=== Task prompt ===
Starting at the line holding "What is the" and running through the end of the records, inclusive, rewrite those lines as a JSON list of strings with one string per line. Leave out any blank lines.

(Spatial reasoning question records)
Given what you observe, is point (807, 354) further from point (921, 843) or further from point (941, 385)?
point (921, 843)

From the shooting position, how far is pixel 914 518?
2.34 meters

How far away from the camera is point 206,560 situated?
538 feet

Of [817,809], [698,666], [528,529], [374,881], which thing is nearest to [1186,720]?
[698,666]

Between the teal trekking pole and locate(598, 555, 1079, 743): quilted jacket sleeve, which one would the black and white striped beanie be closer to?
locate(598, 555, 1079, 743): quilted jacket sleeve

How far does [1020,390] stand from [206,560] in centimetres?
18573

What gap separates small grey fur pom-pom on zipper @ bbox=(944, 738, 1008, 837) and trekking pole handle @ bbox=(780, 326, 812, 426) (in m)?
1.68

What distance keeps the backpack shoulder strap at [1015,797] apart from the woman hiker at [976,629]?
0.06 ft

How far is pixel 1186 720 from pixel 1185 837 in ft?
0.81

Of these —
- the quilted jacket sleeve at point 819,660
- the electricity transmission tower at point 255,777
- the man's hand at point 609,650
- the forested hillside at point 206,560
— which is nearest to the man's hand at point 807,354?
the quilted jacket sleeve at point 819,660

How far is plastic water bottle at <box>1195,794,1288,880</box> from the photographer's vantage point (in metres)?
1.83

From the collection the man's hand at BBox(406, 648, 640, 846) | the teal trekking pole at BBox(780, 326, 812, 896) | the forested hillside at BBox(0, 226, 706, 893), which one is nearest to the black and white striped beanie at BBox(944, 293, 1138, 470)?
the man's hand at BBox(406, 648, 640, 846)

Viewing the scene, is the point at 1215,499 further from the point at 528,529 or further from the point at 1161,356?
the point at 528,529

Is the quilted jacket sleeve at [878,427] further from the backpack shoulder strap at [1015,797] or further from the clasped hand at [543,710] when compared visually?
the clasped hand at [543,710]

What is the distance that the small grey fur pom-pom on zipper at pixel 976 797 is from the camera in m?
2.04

=== Reply to the task ===
[
  "What is the distance that the small grey fur pom-pom on zipper at pixel 976 797 is from the camera in m?",
  "2.04"
]